We will go through each of these claims to show that they don’t actually make sense.
1 — Hands-on programming assignments are in Octave instead of Python
So, to begin with, the main objective of the course is to provide the theoretical foundations of Machine Learning while simplifying (and sometimes overlooking) advanced concepts in statistics and linear algebra that are not directly necessary to the understanding of the functioning of Machine Learning algorithms. You can find below a non-exhaustive list of concepts covered by this class:
- What is Machine Learning
- Supervised Vs Unsupervised Learning
- Classification problems / Regression problems
- Cost functions & intuition behind them for both classification and regression settings
- Gradient Descent (The most basic numerical method to define optimal Machine Learning model parameters given a cost function)

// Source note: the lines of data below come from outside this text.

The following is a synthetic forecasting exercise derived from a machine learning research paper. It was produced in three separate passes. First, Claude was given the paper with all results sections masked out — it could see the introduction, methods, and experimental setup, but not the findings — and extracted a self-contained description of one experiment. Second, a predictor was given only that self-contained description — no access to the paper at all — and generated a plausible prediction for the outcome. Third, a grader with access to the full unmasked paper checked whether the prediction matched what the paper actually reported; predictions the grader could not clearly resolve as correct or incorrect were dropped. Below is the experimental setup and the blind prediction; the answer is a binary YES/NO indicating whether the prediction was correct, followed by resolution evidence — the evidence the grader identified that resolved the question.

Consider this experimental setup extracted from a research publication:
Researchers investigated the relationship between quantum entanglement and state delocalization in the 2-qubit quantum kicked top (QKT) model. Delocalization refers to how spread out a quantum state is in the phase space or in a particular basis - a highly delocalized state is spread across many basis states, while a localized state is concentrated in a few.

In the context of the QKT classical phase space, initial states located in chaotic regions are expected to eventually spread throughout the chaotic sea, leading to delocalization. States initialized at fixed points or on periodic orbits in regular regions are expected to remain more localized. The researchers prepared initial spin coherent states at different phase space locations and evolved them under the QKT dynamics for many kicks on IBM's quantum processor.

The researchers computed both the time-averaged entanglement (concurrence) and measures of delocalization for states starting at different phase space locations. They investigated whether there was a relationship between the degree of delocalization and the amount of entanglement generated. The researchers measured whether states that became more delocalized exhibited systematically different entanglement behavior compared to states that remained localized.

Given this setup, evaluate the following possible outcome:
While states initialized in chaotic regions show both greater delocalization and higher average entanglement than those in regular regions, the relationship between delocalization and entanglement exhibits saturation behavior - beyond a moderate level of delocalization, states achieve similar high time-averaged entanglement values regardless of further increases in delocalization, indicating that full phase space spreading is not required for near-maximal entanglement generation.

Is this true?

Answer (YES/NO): NO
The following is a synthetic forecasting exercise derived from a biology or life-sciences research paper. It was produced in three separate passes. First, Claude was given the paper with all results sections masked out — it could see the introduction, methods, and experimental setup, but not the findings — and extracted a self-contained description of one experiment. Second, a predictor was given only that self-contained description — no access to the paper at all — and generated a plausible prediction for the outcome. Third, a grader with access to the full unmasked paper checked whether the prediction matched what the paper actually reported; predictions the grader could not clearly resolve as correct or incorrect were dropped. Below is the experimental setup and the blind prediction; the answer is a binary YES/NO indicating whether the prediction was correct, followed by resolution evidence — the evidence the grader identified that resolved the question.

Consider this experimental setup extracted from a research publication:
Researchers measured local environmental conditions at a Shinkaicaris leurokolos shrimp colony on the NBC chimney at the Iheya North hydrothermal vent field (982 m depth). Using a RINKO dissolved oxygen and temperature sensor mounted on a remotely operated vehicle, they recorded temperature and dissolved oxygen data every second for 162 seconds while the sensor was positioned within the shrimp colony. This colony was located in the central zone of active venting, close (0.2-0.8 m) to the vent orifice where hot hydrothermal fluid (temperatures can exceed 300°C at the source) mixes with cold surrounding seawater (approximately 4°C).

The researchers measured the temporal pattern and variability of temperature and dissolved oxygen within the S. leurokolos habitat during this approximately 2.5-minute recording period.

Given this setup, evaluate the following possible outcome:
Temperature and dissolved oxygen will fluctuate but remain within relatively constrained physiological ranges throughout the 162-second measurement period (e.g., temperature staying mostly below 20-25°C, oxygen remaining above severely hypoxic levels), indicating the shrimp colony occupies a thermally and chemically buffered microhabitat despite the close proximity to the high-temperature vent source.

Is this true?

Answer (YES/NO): NO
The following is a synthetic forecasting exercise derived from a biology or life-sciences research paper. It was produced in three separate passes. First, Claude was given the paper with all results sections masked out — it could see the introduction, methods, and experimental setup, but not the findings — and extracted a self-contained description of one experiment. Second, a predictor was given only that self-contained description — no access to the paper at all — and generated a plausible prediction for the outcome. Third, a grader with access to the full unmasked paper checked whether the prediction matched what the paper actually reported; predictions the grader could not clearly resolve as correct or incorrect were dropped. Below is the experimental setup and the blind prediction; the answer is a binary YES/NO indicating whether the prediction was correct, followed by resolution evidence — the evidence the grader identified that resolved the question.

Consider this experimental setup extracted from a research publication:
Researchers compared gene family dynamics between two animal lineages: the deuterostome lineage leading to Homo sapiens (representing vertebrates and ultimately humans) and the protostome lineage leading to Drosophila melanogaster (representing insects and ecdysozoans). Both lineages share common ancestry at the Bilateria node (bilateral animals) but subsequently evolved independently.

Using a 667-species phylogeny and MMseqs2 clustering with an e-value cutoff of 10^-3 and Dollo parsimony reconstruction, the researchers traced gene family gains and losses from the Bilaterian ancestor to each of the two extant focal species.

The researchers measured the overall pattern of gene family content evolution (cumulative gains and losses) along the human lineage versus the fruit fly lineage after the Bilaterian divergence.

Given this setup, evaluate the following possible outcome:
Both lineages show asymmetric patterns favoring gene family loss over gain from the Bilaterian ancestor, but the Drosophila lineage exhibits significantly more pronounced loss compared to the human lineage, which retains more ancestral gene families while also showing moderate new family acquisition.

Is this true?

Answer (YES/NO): NO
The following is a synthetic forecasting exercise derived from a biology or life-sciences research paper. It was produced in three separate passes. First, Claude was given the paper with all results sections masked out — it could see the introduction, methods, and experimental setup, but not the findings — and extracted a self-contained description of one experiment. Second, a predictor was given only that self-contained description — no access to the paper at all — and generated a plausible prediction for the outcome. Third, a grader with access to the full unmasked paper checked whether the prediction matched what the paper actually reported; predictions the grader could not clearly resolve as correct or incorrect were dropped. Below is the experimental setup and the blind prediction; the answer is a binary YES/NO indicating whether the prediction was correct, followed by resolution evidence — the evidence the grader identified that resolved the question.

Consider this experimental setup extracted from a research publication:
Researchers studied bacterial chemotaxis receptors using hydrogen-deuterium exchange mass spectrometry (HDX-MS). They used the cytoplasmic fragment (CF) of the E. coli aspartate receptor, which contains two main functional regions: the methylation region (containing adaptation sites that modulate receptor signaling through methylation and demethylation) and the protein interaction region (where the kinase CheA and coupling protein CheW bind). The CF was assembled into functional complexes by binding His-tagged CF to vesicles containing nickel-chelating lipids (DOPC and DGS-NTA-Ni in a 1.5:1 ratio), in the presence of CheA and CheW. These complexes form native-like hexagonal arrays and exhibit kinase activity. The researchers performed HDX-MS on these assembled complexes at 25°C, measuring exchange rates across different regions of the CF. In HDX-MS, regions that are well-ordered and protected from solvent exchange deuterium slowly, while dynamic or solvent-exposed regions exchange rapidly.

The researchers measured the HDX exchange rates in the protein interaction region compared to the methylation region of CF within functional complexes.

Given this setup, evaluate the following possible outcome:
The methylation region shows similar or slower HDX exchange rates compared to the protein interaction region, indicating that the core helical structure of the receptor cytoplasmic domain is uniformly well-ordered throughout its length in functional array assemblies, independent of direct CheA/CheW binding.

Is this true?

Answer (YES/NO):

- Bias-Variance Tradoff (High bias / High variance problems)
- Linear Regression / Logistic Regression
- Artificial Neural Networks
- Anomaly Detection
- Recommender Systems (Collaborative Filtering)
- Clustering (K-means)
- Dimentionality Reduction (SVD / PCA)
- Learning with Large Datasets
In order to have an solid understanding of what happens behind the scenes, it is important to actually implement these concepts instead of using built-in models and methods in libraries such as Scikit-learn. The programming tool to be used is not as important as understanding the computational thinking and the intuition behind the models. So doing stuff in Python doesn’t really have any added value here. But if you insist Gerges Dib did a great job at translating the programming assignments into Python. You can find his work in this GitHub repo. All the assignments have been tested and the submission to Coursera occurs with no problems.
2 — Random Forests and XGBoost are absent
No course is complete and no course is as complete as that of Andrew Ng. After finishing Andrew Ng’s class, you can find a lot of wonderful online resources on Random Forests and XGBoost. The first one that comes to my mind is that of Jeremy Howard’s fastai. The first lectures provide a deep and practice-oriented understanding of random forests. After just one hour of lecture, you should be able to be in the top 10% of many Kaggle Competitions. Thank me later ;).
3 — What about Deep Learning ?
First things first, Deep Learning Techniques are not always easy to interpret and they are often considered as black-boxes. Deep Learning Architectures differ dramatically depending on the applications (e.g. CNN (Convolutional Neural Networks) for images, LSTM (Long-Short Term Memory) for speech recognition, Tansformers for NLP etc …) And that makes the skills learnt in a given area hardly transferable to other areas. (i.e. things that work for applications involving images do not apply for NLP and vice versa). Thenceforth, you need to acquire a minimum experience in the world of AI before deciding which field to specialize into (i.e. Images, text, etc …). Moreover, if you are not aware of basic Machine Learning concepts such us over-fitting, cost-functions or how gradient-descent work, you’d hardly be able to answer basic Deep Learning questions such as ‘why we may need dropout for Neural Networks ?’ or ‘Which optimizer to choose for my model ?’. Deep Learning builds on top of Machine Learning knowledge and is actually a subset of Machine Learning. Last but not least, XGBoost and Random Forest are usually able to outperform deep learning Techniques for structured data.
So this article points out the importance of understanding the fundamentals of Machine Learning before using packaged functions. We introduced the Machine Learning course offered by Andrew Ng on Coursera as the best starting point for a beginner in the world of artificial intelligence. And last but not least, we discussed some advanced topics at the very high level. Again, for those who would like to do the ML Assigmnents in Python instead of Octave, you should take a look at this GitHub repo. Your questions and remarks are very welcome.